Nokod Security reported the vulnerability to Microsoft, but Microsoft views it as a feature rather than a security issue. Power BI semantic models reveal all underlying data, including hidden tables, columns, and detailed records, even when only aggregated data or a subset is visualized. This flaw grants unintended access to sensitive information to any user with access to the report, regardless of sharing permissions or applied filters, affecting both internal and publicly shared reports.

Public Power BI reports retrieve data via a POST request to the “/public/reports/querydata” endpoint on the wabi-west-europe-f-primary-api.analysis.windows.net server. In contrast, organizational reports use the endpoint “/webapi/capacities//workloads/QES/QueryExecutionService/automatic/public/query” on pbipweu14-westeurope.pbidedicated.windows.net, likely relying on a capacity object identifier for authorization.

API calls are triggered with JSON payloads specifying queries in a proprietary format, targeting data within the report’s underlying semantic model. Users can request data from both visible and hidden columns and tables if they are part of the model.

For example, retrieving the “name” column from the “Products” table and filtering for products containing the letter “c” demonstrates how each visual executes a custom query to fetch its specific data requirements.

Attackers can exploit Power BI reports to access hidden data by manipulating visualizations.
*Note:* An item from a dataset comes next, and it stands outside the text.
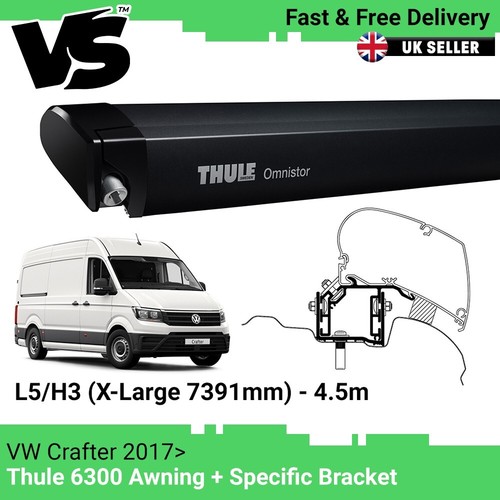 Thule 6300 awning black - black, +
They can retrieve the data schema from endpoints like “/conceptualschema” or “/explore/conceptualschema,” exposing hidden columns and tables. This allows attackers to craft requests accessing hidden information. A specific vulnerability lets attackers access a hidden SQL table via the “query” API, even if it’s not shown by the “conceptualschema” API.

According to Nokod Security, this vulnerability is especially worrisome for organizations sharing reports with sensitive information such as financial data or healthcare records. They found numerous reports from universities and government websites where underlying data models could be accessed via API calls, exposing private data like PII and PHI.